Die Oetker-Gruppe, die unter anderem in den Bereichen Schiffahrt, Nahrungsmittel, aber auch Bier und Sekt tätig ist, hat im vergangenen Geschäftsjahr ein Umsatzminus von 3,4 Prozent auf 5,2 Millionen Mark verbucht. Ursachen dafür waren vor allem die internationale Schiffahrtskrise, aber auch Umsatzeinbußen bei der Chemischen Fabrik Budenheim und des Berliner Filialisten Meyer & Beck. Der Geschäftsbereich Nahrungsmittel schloß mit einem Umsatz von 2,2 Milliarden Mark auf Vorjahreshöhe ab.

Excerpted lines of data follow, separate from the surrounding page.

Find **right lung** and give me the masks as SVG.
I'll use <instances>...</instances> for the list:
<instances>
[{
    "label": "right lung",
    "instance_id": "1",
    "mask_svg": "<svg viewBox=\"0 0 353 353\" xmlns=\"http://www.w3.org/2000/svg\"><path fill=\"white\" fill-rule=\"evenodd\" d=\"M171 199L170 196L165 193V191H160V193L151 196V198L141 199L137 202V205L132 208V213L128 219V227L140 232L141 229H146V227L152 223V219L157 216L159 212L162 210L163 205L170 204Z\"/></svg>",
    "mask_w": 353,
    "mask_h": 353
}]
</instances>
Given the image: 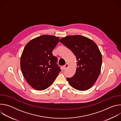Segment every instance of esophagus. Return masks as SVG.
<instances>
[{
  "label": "esophagus",
  "instance_id": "esophagus-1",
  "mask_svg": "<svg viewBox=\"0 0 121 121\" xmlns=\"http://www.w3.org/2000/svg\"><path fill=\"white\" fill-rule=\"evenodd\" d=\"M68 67V64L67 63H66L65 65H64V66H63V69H64V70L66 69Z\"/></svg>",
  "mask_w": 121,
  "mask_h": 121
}]
</instances>
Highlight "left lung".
Listing matches in <instances>:
<instances>
[{
	"mask_svg": "<svg viewBox=\"0 0 121 121\" xmlns=\"http://www.w3.org/2000/svg\"><path fill=\"white\" fill-rule=\"evenodd\" d=\"M60 43L69 49L77 58L75 75L67 80L73 88L86 91L94 85L100 73L102 56L97 44L91 40L81 35L67 36Z\"/></svg>",
	"mask_w": 121,
	"mask_h": 121,
	"instance_id": "left-lung-1",
	"label": "left lung"
}]
</instances>
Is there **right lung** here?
I'll return each mask as SVG.
<instances>
[{
  "label": "right lung",
  "mask_w": 121,
  "mask_h": 121,
  "mask_svg": "<svg viewBox=\"0 0 121 121\" xmlns=\"http://www.w3.org/2000/svg\"><path fill=\"white\" fill-rule=\"evenodd\" d=\"M59 38L43 35L30 40L25 46L21 57V68L28 83L37 91L47 89L52 85L61 69L57 58L52 51Z\"/></svg>",
  "instance_id": "obj_1"
}]
</instances>
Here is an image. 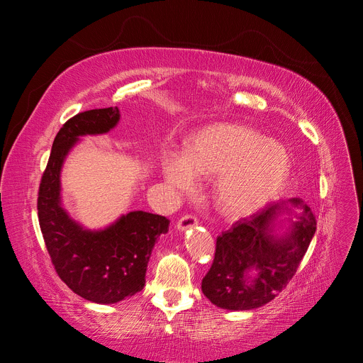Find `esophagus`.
<instances>
[{"instance_id": "esophagus-1", "label": "esophagus", "mask_w": 363, "mask_h": 363, "mask_svg": "<svg viewBox=\"0 0 363 363\" xmlns=\"http://www.w3.org/2000/svg\"><path fill=\"white\" fill-rule=\"evenodd\" d=\"M196 224H199V218H196L195 215L192 213H186L183 215L179 221H177V227L180 230H186V228H191V227H195Z\"/></svg>"}]
</instances>
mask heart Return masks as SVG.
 <instances>
[{
    "label": "heart",
    "instance_id": "obj_1",
    "mask_svg": "<svg viewBox=\"0 0 363 363\" xmlns=\"http://www.w3.org/2000/svg\"><path fill=\"white\" fill-rule=\"evenodd\" d=\"M291 156L281 144L245 125L215 124L195 135L184 156L163 160L164 177L180 189L194 175L216 177L213 199L227 216H245L276 200L291 175Z\"/></svg>",
    "mask_w": 363,
    "mask_h": 363
}]
</instances>
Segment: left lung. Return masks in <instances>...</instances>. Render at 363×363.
Masks as SVG:
<instances>
[{
	"label": "left lung",
	"mask_w": 363,
	"mask_h": 363,
	"mask_svg": "<svg viewBox=\"0 0 363 363\" xmlns=\"http://www.w3.org/2000/svg\"><path fill=\"white\" fill-rule=\"evenodd\" d=\"M289 201L300 215L283 238L272 235V223L281 212H291L286 201L268 203L216 238L213 263L201 281L203 294L215 306L256 309L286 288L316 230L311 207L298 199Z\"/></svg>",
	"instance_id": "8db88e82"
}]
</instances>
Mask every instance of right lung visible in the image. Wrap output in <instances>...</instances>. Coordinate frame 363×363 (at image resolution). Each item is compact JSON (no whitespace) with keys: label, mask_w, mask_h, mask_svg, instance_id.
<instances>
[{"label":"right lung","mask_w":363,"mask_h":363,"mask_svg":"<svg viewBox=\"0 0 363 363\" xmlns=\"http://www.w3.org/2000/svg\"><path fill=\"white\" fill-rule=\"evenodd\" d=\"M119 119L118 107L77 113L59 130L38 192L40 232L51 263L77 295L100 304L123 301L142 291L156 239L168 232L169 219L130 212L100 232H89L60 206V169L68 151L83 135L107 133Z\"/></svg>","instance_id":"obj_1"}]
</instances>
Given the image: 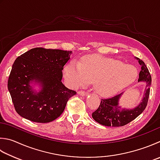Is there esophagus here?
<instances>
[{"instance_id": "esophagus-1", "label": "esophagus", "mask_w": 160, "mask_h": 160, "mask_svg": "<svg viewBox=\"0 0 160 160\" xmlns=\"http://www.w3.org/2000/svg\"><path fill=\"white\" fill-rule=\"evenodd\" d=\"M78 94L81 96H85L86 95H88V92L83 91V90H79V91H78Z\"/></svg>"}]
</instances>
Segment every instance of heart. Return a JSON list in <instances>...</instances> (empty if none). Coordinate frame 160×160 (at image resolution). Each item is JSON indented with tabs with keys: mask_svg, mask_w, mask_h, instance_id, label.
<instances>
[{
	"mask_svg": "<svg viewBox=\"0 0 160 160\" xmlns=\"http://www.w3.org/2000/svg\"><path fill=\"white\" fill-rule=\"evenodd\" d=\"M68 83L76 88L93 82L94 89L102 96H110L133 83L138 76L136 68L121 61L90 55L79 62L72 61L65 68Z\"/></svg>",
	"mask_w": 160,
	"mask_h": 160,
	"instance_id": "heart-1",
	"label": "heart"
}]
</instances>
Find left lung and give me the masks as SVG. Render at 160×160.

Deutlich positiv entwickelten sich die Henkell & Söhnlein-Sektkellereien, die allerdings nicht zum Konsolidierungskreis der Oetker-Gruppe gehören. Sie verbuchten eine Umsatzsteigerung von 23,5 Prozent auf 1,13 Milliarden Mark. Zufriedenstellend war die Entwicklung laut Unternehmen bei den Binding-Brauereien. Sie lagen mit einem Gesamtabsatz von 11,27 Millionen Hektolitern geringfügig über demVorjahr und damit deutlich besser als der Markt, der um 3 Prozent zurückging.